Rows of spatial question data
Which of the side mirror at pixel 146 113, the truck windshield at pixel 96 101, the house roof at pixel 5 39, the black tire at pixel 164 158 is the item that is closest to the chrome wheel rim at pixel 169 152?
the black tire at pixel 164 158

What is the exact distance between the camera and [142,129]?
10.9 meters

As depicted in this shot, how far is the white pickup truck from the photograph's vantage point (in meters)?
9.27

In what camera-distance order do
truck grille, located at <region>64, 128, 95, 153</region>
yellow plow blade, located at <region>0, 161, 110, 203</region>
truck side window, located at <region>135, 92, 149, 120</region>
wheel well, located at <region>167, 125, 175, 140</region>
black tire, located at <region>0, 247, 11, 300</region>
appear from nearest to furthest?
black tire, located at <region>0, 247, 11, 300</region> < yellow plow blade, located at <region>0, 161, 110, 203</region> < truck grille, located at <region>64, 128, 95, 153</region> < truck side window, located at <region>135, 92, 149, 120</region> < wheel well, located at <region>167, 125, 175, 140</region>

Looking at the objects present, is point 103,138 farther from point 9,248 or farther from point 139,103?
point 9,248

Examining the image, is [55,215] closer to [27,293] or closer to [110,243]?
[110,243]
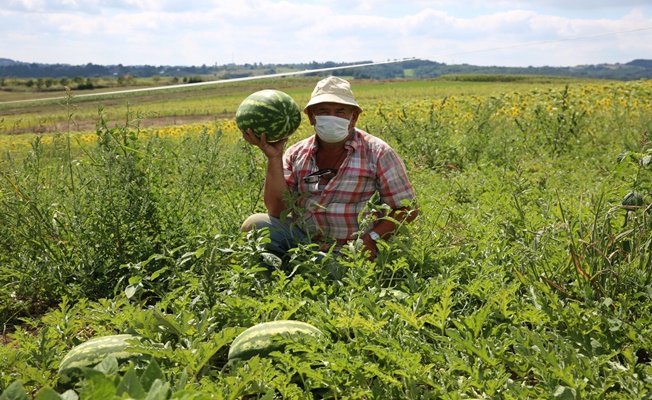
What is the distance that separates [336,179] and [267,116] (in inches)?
25.3

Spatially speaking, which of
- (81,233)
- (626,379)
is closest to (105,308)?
(81,233)

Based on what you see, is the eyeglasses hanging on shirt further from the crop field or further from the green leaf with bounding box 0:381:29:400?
the green leaf with bounding box 0:381:29:400

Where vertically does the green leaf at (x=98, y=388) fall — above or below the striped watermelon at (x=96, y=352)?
above

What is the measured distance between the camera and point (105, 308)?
9.98 ft

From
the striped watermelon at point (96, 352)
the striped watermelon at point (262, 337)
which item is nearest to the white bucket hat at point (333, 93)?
the striped watermelon at point (262, 337)

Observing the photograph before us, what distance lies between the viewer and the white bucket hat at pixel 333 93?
3.59 metres

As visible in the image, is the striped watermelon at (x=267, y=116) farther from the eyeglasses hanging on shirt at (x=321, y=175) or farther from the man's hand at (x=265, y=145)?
the eyeglasses hanging on shirt at (x=321, y=175)

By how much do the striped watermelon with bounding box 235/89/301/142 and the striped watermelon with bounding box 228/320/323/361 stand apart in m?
1.58

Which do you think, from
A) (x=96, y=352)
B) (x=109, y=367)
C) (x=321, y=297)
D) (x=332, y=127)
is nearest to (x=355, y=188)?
(x=332, y=127)

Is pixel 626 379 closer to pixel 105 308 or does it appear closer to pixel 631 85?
pixel 105 308

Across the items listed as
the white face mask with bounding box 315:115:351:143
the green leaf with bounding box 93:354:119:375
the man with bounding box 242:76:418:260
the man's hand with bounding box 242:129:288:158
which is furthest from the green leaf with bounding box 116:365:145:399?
the white face mask with bounding box 315:115:351:143

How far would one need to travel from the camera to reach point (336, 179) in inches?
148

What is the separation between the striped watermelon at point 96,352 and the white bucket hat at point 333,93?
6.25 feet

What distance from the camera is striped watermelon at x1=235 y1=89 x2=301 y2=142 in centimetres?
368
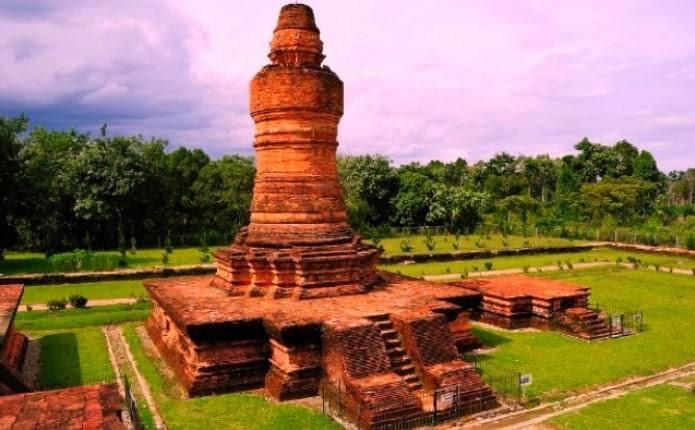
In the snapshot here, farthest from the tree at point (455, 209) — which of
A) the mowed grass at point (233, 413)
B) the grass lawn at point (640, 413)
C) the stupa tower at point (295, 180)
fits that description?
the mowed grass at point (233, 413)

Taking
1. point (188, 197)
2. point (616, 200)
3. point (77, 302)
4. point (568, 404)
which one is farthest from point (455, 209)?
point (568, 404)

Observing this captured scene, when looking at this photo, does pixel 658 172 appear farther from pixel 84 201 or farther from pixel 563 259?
pixel 84 201

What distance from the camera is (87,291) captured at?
749 inches

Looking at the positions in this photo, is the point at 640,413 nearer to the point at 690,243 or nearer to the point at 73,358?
the point at 73,358

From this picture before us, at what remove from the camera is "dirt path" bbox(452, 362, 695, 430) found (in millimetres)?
8148

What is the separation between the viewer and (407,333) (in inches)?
376

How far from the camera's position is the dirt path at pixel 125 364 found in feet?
28.8

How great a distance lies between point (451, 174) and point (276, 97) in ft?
182

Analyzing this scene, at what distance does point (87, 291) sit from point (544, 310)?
555 inches

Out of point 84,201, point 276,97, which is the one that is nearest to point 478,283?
point 276,97

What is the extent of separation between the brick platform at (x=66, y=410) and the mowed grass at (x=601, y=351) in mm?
6411

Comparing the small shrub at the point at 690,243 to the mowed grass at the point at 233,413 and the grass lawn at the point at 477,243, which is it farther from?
the mowed grass at the point at 233,413

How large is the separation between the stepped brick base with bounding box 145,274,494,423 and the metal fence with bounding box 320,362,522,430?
2.0 inches

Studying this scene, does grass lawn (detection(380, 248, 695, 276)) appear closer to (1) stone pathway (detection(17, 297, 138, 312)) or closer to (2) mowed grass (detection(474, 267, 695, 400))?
(2) mowed grass (detection(474, 267, 695, 400))
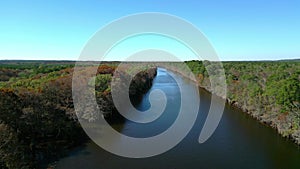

WHAT TO DO. Swap "white bucket hat" for "sun hat" everywhere in the data above and write all of it out again with nothing else changed, leaving out the picture lines.

WRITTEN SOLUTION.
Which of the side mirror at pixel 146 113, the truck windshield at pixel 96 101, the house roof at pixel 5 39, the black tire at pixel 164 158 is the item that is closest to the chrome wheel rim at pixel 169 152?
the black tire at pixel 164 158

What is the exact distance between the camera and [142,129]?
10.9 meters

As depicted in this shot, how far is the white pickup truck from the photograph's vantage point (in meters)?
9.27

In what camera-distance order do
truck grille, located at <region>64, 128, 95, 153</region>
yellow plow blade, located at <region>0, 161, 110, 203</region>
truck side window, located at <region>135, 92, 149, 120</region>
wheel well, located at <region>167, 125, 175, 140</region>
black tire, located at <region>0, 247, 11, 300</region>
appear from nearest to furthest?
black tire, located at <region>0, 247, 11, 300</region> < yellow plow blade, located at <region>0, 161, 110, 203</region> < truck grille, located at <region>64, 128, 95, 153</region> < truck side window, located at <region>135, 92, 149, 120</region> < wheel well, located at <region>167, 125, 175, 140</region>

Looking at the objects present, is point 103,138 farther from point 9,248 or farther from point 139,103?
point 9,248

Examining the image, is [55,215] closer to [27,293] or closer to [110,243]?
[110,243]
What is the distance that separates [336,179] and [267,116] (in inches)?
25.3

Spatially speaking, which of
- (81,233)
- (626,379)
is closest to (105,308)?
(81,233)

Based on what you see, is the eyeglasses hanging on shirt further from the crop field or further from the green leaf with bounding box 0:381:29:400?
the green leaf with bounding box 0:381:29:400

Where vertically does the green leaf at (x=98, y=388) fall — above or below the striped watermelon at (x=96, y=352)?
above

What is the measured distance between the camera and point (105, 308)?
9.98 ft

From
the striped watermelon at point (96, 352)
the striped watermelon at point (262, 337)
which item is nearest to the sun hat at point (333, 93)?
the striped watermelon at point (262, 337)

Observing the photograph before us, what distance lies between the viewer and the sun hat at pixel 333 93?
3.59 metres

As visible in the image, is the striped watermelon at (x=267, y=116) farther from the eyeglasses hanging on shirt at (x=321, y=175) or farther from the man's hand at (x=265, y=145)?
the eyeglasses hanging on shirt at (x=321, y=175)

By how much do the striped watermelon with bounding box 235/89/301/142 and the striped watermelon with bounding box 228/320/323/361 stand apart in m?
1.58

Which do you think, from
A) (x=96, y=352)
B) (x=109, y=367)
C) (x=321, y=297)
D) (x=332, y=127)
is nearest to (x=355, y=188)?
(x=332, y=127)

Is pixel 626 379 closer to pixel 105 308 or does it appear closer to pixel 631 85?
pixel 105 308

Across the items listed as
the white face mask with bounding box 315:115:351:143
the green leaf with bounding box 93:354:119:375
the man with bounding box 242:76:418:260
the man's hand with bounding box 242:129:288:158
which is furthest from the green leaf with bounding box 116:365:145:399?
the white face mask with bounding box 315:115:351:143

How far would one need to travel from the camera to reach point (336, 179) in inches?
148

What is the separation between the striped watermelon at point 96,352 and the sun hat at point 333,93?
6.25 feet

What distance from the camera is striped watermelon at x1=235 y1=89 x2=301 y2=142 in centimetres?
368
In the snapshot here, farthest from the tree at point (455, 209) — which of
A) the mowed grass at point (233, 413)
B) the grass lawn at point (640, 413)
C) the stupa tower at point (295, 180)
fits that description?
the mowed grass at point (233, 413)

Taking
1. point (188, 197)
2. point (616, 200)
3. point (77, 302)
4. point (568, 404)
which one is farthest from point (455, 209)?
point (568, 404)

Observing this captured scene, when looking at this photo, does pixel 658 172 appear farther from pixel 84 201 or farther from pixel 563 259?
pixel 84 201

What distance from the camera is (87,291) captured at?
749 inches

Looking at the positions in this photo, is the point at 640,413 nearer to the point at 690,243 or nearer to the point at 73,358?
the point at 73,358

From this picture before us, at what remove from the camera is "dirt path" bbox(452, 362, 695, 430) found (in millimetres)?
8148

What is the separation between the viewer and (407,333) (in inches)?
376

How far from the camera's position is the dirt path at pixel 125 364 found in feet?
28.8

How great a distance lies between point (451, 174) and point (276, 97) in ft?
182

Analyzing this scene, at what distance does point (87, 291) sit from point (544, 310)?
555 inches

Out of point 84,201, point 276,97, which is the one that is nearest to point 478,283?
point 276,97

What is the extent of separation between the brick platform at (x=66, y=410) and the mowed grass at (x=601, y=351) in mm?
6411

Comparing the small shrub at the point at 690,243 to the mowed grass at the point at 233,413 and the grass lawn at the point at 477,243, which is it farther from?
the mowed grass at the point at 233,413

How large is the separation between the stepped brick base with bounding box 145,274,494,423 and the metal fence with bounding box 320,362,522,430?
2.0 inches

Studying this scene, does grass lawn (detection(380, 248, 695, 276)) appear closer to (1) stone pathway (detection(17, 297, 138, 312)) or closer to (2) mowed grass (detection(474, 267, 695, 400))?
(2) mowed grass (detection(474, 267, 695, 400))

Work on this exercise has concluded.